* **Short problem 1**: In the essay on science literacy below, what reason is given for the sky's color?

====== Supplied passage

This doesn’t mean we have to be Einsteins in order to function. A lot of technology is simple to use, even for people who don’t have any engineering skills. We can operate a computer without being able to program one. And yet it is important to understand how computers work. The absence of that basic knowledge is the reason that so many governmental and business leaders ignored the Year 2000 computing problem until it was almost too late; they thought it wasn’t that big a deal, or that the experts would handle it. Now, less than a year away from “Y2K,” we can blame the same ignorance for a hysterical overreaction, as some people stockpile food and stash gold, convinced that catastrophe is imminent.

The Y2K problem is only one demonstration that managers of even nontechnological enterprises can no longer remain blissfully unaware of technical issues. In most businesses, decision makers eventually bump into a subject that requires some grasp of science basics. In technology companies, the fastest-growing segment of the economy, lack of scientific knowledge can even be a barrier to advancement.

There are still more profound benefits to be gained by understanding science. Just as history is more than dates and geography more than state capitals, science is more than the periodic table. Science is a way of looking at the world. It’s a tool to answer questions about who we are, how we came to be and what our place is in the universe. Like the humanities, science is a way to explore the great questions of life -- and, to be truly educated, one must know how to use both.

It’s also, of course, a way to handle those pressing questions our children ask. The sky has that hue, by the way, because blue light from the sun scatters off molecules in the atmosphere.


Christopher Vaughan is a Bay Area science writer who majored in biophysics.

============

* **Short problem 2**: Return every line of the rows that contains the string "front", treating uppercase and lowercase letters as different.

====== Records supplied

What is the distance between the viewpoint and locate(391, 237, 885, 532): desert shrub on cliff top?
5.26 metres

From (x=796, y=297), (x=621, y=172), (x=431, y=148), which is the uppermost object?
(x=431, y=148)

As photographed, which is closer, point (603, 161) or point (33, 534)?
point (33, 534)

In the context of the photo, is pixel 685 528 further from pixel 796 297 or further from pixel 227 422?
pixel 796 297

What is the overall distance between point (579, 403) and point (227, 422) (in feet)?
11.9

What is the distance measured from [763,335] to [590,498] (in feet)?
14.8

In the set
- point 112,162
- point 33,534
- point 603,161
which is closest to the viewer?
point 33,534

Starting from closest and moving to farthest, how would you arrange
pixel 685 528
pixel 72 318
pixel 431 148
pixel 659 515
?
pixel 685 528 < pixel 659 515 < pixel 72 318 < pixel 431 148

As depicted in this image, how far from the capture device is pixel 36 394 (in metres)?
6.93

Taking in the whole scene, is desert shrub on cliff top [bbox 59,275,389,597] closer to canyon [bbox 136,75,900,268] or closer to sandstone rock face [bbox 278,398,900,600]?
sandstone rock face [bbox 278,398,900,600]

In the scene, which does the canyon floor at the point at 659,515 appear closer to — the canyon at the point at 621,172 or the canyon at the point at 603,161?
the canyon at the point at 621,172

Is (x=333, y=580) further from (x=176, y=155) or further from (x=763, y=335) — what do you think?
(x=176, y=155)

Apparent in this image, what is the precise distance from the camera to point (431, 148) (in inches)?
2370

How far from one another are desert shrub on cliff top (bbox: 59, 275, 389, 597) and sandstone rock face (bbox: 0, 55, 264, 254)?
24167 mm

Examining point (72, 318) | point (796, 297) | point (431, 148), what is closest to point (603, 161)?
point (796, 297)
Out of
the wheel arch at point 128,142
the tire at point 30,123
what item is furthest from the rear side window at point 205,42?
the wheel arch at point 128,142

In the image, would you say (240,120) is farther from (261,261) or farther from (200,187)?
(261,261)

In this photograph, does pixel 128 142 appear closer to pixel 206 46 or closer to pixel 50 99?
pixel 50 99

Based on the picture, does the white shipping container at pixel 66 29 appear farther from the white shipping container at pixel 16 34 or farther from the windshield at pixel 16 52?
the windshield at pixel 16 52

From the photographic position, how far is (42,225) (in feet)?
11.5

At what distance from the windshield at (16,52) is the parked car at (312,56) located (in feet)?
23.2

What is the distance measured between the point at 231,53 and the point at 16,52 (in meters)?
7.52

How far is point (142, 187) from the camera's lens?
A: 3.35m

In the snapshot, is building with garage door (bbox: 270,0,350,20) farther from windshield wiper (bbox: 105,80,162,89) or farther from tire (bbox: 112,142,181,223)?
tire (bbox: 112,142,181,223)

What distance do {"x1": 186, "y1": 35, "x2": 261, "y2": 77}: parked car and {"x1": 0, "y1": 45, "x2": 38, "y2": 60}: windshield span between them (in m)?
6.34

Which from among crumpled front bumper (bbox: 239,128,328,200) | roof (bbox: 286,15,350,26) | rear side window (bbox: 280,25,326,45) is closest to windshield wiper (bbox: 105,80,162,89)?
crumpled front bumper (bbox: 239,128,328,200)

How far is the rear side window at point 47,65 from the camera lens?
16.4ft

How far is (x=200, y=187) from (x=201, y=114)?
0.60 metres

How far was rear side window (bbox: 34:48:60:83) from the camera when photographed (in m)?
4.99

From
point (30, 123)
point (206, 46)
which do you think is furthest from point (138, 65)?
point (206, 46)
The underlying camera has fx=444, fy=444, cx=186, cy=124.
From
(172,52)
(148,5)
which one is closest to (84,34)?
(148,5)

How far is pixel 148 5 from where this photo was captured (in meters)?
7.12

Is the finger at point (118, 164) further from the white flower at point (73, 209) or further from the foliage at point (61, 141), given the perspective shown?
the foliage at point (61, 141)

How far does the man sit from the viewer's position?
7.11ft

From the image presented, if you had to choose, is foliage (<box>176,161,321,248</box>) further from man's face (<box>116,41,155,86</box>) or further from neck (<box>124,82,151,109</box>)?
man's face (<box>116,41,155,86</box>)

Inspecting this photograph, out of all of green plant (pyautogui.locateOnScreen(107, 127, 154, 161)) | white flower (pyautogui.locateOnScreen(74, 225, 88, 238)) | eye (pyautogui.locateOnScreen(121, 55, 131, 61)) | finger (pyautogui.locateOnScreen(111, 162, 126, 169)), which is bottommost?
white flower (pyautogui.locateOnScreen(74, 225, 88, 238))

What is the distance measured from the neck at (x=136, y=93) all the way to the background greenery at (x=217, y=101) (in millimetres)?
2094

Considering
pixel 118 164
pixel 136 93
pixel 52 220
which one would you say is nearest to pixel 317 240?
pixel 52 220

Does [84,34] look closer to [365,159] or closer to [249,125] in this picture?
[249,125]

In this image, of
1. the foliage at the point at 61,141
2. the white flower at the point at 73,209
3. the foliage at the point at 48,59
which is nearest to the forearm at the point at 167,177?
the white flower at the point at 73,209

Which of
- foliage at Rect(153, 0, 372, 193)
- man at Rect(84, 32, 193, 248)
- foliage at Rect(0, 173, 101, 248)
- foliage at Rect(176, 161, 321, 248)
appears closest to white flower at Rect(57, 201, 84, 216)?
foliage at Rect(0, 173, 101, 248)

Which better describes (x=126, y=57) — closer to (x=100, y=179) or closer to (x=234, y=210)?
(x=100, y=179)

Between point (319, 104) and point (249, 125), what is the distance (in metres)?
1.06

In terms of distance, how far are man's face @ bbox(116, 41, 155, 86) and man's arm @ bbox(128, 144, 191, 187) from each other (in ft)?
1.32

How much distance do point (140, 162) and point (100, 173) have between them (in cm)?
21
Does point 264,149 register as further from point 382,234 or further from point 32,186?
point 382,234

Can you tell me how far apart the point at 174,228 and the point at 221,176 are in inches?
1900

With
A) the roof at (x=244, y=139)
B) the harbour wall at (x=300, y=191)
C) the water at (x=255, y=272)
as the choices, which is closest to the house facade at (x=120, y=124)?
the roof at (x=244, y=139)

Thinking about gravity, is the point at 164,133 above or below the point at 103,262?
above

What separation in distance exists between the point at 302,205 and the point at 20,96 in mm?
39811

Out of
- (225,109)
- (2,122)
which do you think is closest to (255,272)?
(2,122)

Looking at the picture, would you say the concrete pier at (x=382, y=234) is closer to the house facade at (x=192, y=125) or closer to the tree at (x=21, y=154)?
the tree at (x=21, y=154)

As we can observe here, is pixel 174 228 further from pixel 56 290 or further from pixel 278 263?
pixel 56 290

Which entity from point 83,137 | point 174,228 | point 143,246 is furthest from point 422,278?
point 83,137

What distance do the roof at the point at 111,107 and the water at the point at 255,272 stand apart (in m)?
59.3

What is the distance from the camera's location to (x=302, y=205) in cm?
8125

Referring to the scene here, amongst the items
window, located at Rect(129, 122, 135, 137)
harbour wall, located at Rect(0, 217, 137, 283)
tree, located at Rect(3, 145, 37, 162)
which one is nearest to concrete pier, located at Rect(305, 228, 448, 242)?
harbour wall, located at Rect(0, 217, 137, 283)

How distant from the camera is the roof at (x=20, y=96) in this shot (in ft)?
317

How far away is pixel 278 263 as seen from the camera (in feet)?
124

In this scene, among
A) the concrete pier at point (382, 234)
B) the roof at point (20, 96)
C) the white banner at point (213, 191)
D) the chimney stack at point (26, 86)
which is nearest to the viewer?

============

* **Exercise result 1**: Blue light from the sun scatters off molecules in the atmosphere.

* **Exercise result 2**:
Which from among crumpled front bumper (bbox: 239,128,328,200) | roof (bbox: 286,15,350,26) | rear side window (bbox: 280,25,326,45) is closest to windshield wiper (bbox: 105,80,162,89)?
crumpled front bumper (bbox: 239,128,328,200)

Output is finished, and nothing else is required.